Kenya's insecurity and unrest is a creation of our governments

5 Jun 2013

In the recent past, Kenya and indeed we, have experienced widespread countrywide insecurity and other criminal cases among them prostitution.

In wester Kenya, there have been indiscriminate killings especially in Busia county which were blamed on politicians and political rivalry in the reagion. In the Tana delta region, communities were ighting each other supposedly over grazing land and our kin from the Mount Elgon region are victims of cattle rustling incidences. These are just to mention a few instances.

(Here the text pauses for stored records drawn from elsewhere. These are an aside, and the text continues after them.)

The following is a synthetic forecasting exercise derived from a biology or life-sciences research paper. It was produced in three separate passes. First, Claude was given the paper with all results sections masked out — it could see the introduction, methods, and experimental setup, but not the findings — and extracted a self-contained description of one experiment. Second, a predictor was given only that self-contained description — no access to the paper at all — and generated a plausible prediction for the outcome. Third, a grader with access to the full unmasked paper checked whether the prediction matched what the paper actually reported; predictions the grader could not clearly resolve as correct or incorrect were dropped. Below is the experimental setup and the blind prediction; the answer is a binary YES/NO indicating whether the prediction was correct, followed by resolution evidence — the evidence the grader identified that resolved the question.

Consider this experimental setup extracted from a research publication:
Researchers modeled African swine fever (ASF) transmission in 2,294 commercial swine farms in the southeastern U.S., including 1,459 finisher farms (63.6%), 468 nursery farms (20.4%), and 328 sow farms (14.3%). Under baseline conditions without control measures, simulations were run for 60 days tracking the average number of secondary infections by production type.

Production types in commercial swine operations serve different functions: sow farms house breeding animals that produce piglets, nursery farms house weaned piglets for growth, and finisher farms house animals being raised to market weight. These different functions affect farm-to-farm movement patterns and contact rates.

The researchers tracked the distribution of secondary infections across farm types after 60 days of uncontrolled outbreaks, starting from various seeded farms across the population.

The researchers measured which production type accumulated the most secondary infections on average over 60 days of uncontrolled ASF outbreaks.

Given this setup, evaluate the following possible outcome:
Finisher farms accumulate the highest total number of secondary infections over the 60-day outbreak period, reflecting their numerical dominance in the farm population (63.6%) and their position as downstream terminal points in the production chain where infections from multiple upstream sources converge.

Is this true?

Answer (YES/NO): YES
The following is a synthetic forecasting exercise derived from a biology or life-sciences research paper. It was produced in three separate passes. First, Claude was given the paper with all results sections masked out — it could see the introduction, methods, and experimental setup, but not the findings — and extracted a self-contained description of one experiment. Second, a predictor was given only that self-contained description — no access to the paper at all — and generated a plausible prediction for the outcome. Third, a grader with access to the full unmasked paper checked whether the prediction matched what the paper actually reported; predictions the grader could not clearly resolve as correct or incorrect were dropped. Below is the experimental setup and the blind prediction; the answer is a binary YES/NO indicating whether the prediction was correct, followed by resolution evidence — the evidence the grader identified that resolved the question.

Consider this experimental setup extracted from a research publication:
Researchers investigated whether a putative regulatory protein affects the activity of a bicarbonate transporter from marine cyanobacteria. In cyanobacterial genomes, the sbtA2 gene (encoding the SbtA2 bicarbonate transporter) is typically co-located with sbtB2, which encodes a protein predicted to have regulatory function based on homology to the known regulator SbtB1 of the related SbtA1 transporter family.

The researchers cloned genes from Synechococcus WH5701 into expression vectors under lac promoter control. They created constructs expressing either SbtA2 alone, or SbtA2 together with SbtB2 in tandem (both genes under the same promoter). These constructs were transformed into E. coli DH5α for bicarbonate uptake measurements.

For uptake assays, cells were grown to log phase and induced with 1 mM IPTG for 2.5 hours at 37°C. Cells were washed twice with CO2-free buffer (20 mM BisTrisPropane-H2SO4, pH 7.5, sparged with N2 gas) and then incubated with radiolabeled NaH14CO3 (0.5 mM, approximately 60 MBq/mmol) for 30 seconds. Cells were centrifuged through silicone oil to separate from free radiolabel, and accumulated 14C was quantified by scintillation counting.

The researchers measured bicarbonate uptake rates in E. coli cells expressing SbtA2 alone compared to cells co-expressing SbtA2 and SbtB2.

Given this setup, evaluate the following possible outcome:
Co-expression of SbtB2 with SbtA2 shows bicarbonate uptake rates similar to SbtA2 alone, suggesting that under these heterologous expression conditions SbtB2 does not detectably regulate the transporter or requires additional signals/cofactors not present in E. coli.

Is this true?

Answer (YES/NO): NO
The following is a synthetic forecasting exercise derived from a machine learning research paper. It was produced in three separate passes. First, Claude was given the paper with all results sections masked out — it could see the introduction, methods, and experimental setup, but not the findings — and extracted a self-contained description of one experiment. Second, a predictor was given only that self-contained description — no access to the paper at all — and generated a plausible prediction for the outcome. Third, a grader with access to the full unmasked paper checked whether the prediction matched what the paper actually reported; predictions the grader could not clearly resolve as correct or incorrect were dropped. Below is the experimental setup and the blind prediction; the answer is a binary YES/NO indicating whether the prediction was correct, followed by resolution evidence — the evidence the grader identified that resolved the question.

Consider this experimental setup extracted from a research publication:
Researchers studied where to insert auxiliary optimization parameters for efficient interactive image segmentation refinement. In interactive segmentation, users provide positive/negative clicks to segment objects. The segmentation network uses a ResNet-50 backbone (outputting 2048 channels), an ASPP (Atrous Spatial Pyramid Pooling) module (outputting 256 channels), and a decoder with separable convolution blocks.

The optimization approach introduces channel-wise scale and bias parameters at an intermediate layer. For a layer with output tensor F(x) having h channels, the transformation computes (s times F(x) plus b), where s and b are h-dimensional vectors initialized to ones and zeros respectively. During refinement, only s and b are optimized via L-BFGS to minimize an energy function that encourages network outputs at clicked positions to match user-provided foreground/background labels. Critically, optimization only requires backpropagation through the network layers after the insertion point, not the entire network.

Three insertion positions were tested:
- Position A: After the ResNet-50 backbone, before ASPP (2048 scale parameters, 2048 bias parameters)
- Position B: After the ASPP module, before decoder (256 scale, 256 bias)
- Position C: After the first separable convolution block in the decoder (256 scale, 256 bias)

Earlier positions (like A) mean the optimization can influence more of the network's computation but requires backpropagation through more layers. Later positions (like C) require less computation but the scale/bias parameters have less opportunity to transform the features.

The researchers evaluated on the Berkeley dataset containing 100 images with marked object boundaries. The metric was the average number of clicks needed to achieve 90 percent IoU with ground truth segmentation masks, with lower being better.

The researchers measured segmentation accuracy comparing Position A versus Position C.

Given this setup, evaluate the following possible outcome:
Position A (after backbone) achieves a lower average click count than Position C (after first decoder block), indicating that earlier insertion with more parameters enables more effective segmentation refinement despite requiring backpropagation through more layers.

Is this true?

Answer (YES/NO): YES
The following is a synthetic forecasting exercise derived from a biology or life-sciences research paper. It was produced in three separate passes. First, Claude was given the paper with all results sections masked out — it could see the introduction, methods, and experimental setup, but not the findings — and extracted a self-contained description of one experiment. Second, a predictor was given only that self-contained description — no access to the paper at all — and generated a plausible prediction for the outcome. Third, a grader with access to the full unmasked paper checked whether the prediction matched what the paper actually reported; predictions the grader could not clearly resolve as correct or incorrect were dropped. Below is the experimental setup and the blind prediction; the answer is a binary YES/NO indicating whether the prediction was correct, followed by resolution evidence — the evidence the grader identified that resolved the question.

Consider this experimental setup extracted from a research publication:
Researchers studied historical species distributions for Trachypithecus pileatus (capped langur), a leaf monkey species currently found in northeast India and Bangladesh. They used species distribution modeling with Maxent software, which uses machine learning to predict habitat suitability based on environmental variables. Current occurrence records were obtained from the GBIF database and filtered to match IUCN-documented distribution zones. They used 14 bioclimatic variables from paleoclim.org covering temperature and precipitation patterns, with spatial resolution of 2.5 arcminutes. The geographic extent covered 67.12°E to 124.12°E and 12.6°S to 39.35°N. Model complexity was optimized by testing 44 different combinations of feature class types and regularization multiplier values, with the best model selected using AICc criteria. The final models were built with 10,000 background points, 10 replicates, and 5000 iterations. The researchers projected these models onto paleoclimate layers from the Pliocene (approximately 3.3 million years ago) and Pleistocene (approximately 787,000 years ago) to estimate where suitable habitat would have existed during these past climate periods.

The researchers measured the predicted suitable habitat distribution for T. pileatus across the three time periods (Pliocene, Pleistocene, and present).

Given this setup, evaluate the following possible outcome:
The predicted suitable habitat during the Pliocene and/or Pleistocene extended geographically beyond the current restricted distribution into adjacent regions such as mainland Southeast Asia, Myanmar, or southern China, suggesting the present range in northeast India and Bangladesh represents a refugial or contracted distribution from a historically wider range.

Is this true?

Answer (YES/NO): NO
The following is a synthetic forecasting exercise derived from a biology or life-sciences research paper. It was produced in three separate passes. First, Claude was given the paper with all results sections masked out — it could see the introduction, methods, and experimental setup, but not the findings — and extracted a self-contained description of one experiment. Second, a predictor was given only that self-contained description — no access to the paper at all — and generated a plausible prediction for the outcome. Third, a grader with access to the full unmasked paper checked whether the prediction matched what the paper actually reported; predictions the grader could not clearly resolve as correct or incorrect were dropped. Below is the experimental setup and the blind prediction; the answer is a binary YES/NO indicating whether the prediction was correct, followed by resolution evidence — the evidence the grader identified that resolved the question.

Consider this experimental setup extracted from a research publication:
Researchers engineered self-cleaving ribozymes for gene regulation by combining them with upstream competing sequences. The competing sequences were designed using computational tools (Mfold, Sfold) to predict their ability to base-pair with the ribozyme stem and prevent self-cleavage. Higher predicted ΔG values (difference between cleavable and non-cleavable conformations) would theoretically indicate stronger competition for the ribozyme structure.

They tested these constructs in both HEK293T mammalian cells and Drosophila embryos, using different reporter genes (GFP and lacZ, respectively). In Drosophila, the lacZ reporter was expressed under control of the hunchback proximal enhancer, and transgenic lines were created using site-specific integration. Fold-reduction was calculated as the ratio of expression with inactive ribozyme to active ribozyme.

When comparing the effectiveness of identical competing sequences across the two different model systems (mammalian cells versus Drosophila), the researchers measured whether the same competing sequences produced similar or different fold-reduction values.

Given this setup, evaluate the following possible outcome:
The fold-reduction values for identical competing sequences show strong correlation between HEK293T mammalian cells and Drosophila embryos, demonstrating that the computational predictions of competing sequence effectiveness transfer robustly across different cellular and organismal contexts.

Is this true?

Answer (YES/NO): NO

Of course there are those that don't make it to the headlines for limit of space. What have we to say about the growing intolerance against law enforcers in the country. At South B Nairobi, a police officer was shot dead by fleeing gangsters after he demanded to know why they were overlapping in traffic. At Mandera town, gunmen sprayed a police post with bullets killing two officers and four civillians.

It's even sad to note that some of the law enforcers actually collaborate with these same criminals making the security situtation in the country even harder to contain. We've gotten used to raids on shops, muggings, gang-rapists (of Dandora), murders and the list grows.

Police officers who should be the symbol of security in our society are fleeing their role and are slowly becoming a sign of insecurity, panic.

This is one major failure of past governments and administration systems in which individuals with selfish intrests were appointed to lead governmental departments not on their abilities but purely on ethnic and corrupt grounds. In the quest to selctively empower their tribes and kin, past leaders made inefficient appointments by which we have lived to regret and, will have to bear with the consequences for a real long time.

The past administrations did not invest enough in national development but instead focussed public revenue to developing certain parts of the country leading to massive inequality. This has spurred uncontainable rural to urban migration as our youth seek jobs. The story is obvious, these jobs are never there hence our energetic and potentially productive and capable young men and women are lured into crime with the hope of making ends meet.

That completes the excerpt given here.